We must set an example for our children
To the Editor:
Beginning at an early age, individuals, hopefully, live in a family that teaches them the difference between right and wrong.
The boundaries created by parents should indicate what is acceptable behavior and what is not. A child should, ideally, learn what is appropriate and what is not appropriate in terms of how to treat others. Moreover, it is hoped that a child will grow up to be an adult with a conscience.
It is certainly disheartening to see in the media and in everyday life, people who are cruel to others, tell lies to advance themselves and spew hatred to stir up hatred in others. There is no remorse for such behavior. This behavior, which inflicts emotional pain on others, goes unpunished and is reinforced.

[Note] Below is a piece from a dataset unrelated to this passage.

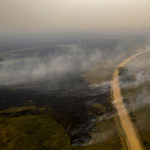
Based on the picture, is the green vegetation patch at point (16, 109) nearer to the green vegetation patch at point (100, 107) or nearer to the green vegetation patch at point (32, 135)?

We make this behavior acceptable by not speaking out. We must speak out in order not to condone this behavior in anyone. We must set an example by being kind to others, no matter who they are. This is true in Sylva, Washington, D.C., and anywhere else in the world.
Michael Gonzalez, Sylva
Poisons don’t simply disappear
To the Editor:
When I was a child in the 1960s, the DDT truck would make regular trips into our neighborhood spewing out billowing clouds of DDT to deter mosquitos. Whole families would be sitting on their porches and kids like me would dash into the “clouds” to play. It took years before the devastating effects of this poison came to light and, thankfully, we reversed much of the damage.
Fast forward to the 21st century and, as I drive from my home into town along N.C. 107, I am dismayed at the devastation brought about by spraying poison. Have we not learned anything in the past 50 years? How much poison did it take to kill those miles and miles of plants, trees, shrubs and grass alongside the road? Where do we think that poison goes?
Are we still under the delusion that poisons simply disappear? Do we not recognize that poison goes into the air, that it falls onto the street to be washed into our creeks and rivers? Are we so naïve that we cannot understand the long-term effects of poisoning ourselves and our community? Is mowing so difficult that we are willing to risk our health?